== PROBLEM STATEMENT ==
Repeat everything from the line containing "At what distance from" down to the end of the entries, word for word, including both the starting line and the final line.

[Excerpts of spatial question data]
◇ ◇ ◇
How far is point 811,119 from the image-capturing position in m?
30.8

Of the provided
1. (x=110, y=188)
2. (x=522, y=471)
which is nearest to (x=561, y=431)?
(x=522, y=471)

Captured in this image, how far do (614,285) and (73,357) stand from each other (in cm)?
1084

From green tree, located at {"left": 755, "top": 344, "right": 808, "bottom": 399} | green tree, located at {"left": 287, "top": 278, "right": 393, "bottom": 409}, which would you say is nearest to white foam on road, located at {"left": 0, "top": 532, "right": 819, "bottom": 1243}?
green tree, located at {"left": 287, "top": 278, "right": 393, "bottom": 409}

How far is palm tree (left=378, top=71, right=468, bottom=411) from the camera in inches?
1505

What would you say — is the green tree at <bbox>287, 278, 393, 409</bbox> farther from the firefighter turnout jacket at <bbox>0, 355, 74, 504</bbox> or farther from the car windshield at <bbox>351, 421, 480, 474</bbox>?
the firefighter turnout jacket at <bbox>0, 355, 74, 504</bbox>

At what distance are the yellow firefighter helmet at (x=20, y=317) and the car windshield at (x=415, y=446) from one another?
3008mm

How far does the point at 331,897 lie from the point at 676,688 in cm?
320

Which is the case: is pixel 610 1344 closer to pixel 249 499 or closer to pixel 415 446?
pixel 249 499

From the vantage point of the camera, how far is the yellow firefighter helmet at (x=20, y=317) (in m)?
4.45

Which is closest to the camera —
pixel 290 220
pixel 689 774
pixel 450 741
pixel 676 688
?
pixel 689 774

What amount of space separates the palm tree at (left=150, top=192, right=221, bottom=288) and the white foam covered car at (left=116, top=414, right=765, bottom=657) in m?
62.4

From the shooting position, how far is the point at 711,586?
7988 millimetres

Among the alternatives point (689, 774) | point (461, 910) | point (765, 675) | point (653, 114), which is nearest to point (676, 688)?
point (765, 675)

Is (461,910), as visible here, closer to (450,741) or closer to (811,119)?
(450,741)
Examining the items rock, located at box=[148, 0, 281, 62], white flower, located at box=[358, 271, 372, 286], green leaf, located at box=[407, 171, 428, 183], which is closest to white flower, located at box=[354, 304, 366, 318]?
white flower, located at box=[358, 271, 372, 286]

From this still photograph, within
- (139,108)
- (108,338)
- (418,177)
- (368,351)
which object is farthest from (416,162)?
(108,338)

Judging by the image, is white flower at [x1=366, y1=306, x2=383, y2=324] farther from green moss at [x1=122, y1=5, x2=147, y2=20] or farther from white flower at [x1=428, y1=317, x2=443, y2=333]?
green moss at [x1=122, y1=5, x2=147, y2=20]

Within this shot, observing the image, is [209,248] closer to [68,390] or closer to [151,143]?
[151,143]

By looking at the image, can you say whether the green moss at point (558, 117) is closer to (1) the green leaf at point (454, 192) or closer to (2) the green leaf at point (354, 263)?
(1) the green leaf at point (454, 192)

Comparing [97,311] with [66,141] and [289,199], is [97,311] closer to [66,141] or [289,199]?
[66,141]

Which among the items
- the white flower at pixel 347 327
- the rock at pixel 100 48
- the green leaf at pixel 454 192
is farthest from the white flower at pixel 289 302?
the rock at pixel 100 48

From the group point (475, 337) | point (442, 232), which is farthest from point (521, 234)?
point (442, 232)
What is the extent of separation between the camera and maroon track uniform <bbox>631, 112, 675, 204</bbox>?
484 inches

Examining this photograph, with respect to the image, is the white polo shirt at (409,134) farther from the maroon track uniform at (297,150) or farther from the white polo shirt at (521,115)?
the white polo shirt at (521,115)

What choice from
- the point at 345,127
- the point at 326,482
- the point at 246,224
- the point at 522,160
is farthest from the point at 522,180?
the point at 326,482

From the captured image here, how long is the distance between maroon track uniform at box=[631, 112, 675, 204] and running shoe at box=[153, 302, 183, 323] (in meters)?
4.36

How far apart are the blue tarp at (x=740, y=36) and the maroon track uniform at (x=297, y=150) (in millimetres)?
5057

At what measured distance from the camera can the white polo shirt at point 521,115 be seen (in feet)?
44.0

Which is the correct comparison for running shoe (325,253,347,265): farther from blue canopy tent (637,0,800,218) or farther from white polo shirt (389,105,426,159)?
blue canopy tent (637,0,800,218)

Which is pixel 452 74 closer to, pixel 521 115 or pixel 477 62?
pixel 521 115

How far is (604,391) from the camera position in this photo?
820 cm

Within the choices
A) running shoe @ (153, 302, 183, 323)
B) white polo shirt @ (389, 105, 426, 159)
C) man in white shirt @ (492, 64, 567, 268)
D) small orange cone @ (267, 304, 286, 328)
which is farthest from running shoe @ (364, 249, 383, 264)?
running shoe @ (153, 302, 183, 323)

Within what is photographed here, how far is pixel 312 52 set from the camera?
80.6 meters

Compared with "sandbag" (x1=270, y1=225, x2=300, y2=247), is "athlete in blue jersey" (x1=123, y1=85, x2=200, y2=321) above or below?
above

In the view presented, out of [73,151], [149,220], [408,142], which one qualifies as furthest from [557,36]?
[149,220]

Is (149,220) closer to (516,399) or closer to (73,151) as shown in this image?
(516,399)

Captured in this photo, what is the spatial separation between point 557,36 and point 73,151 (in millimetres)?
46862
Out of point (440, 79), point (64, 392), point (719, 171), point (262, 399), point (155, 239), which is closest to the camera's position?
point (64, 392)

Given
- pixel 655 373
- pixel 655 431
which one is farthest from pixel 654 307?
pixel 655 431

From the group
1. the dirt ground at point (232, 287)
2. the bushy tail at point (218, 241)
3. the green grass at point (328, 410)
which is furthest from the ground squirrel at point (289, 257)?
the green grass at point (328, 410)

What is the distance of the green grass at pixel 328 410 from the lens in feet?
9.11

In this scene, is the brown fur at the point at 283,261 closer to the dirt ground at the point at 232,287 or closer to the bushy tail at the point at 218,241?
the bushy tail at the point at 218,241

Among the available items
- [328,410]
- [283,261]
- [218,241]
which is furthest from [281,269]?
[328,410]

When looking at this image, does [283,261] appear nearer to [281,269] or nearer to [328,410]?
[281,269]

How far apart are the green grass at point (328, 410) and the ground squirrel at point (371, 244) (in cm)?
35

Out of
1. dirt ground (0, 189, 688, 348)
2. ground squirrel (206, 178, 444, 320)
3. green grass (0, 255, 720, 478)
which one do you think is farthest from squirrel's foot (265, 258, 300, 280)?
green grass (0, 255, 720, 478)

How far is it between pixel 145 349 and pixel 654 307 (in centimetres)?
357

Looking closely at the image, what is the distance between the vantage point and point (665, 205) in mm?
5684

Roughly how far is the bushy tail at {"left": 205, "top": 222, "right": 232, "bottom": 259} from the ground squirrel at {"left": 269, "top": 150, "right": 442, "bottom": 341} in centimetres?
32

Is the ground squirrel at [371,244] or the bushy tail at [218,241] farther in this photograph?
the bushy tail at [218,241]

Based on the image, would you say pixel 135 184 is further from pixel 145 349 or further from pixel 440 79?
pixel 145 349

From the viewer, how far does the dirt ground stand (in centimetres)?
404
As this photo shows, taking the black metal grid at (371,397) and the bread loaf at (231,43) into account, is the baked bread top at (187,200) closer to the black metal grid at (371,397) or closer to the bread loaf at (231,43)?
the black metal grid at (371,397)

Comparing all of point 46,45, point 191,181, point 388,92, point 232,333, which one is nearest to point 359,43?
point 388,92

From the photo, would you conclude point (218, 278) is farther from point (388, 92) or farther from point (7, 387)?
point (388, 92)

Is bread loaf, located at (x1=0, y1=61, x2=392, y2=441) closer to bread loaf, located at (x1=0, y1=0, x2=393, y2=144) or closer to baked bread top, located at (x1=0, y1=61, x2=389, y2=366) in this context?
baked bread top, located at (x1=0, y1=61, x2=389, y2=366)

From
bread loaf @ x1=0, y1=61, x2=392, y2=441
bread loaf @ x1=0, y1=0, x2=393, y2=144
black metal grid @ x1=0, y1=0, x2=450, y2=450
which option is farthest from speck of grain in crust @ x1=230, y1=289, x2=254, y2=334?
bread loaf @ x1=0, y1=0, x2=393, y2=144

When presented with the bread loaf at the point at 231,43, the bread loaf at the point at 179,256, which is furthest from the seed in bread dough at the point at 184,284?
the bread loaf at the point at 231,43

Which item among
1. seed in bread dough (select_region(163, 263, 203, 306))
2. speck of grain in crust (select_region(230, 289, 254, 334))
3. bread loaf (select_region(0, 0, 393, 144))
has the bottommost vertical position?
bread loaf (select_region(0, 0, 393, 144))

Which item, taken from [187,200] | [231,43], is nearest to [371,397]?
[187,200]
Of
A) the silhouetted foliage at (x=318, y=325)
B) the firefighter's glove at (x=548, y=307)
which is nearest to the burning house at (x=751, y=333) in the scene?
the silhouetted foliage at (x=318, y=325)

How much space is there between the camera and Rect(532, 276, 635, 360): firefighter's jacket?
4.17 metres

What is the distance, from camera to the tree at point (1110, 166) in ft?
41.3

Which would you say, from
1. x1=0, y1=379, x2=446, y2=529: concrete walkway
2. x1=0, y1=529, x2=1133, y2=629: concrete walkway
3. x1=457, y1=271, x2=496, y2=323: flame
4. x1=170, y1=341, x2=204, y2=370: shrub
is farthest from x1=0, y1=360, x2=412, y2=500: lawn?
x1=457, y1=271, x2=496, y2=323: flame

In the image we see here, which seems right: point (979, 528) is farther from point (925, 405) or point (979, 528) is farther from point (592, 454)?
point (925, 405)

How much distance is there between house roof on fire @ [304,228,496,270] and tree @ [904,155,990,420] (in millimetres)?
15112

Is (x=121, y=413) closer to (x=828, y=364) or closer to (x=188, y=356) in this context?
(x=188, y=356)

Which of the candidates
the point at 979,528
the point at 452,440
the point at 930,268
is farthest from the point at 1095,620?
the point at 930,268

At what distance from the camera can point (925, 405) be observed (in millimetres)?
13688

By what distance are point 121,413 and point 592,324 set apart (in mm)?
◇ ◇ ◇
== RESPONSE TO THE TASK ==
At what distance from the camera can point (925, 405) be observed (in millimetres)?
13688

By what distance are point 121,413 and point 592,324 set apart (in mm)?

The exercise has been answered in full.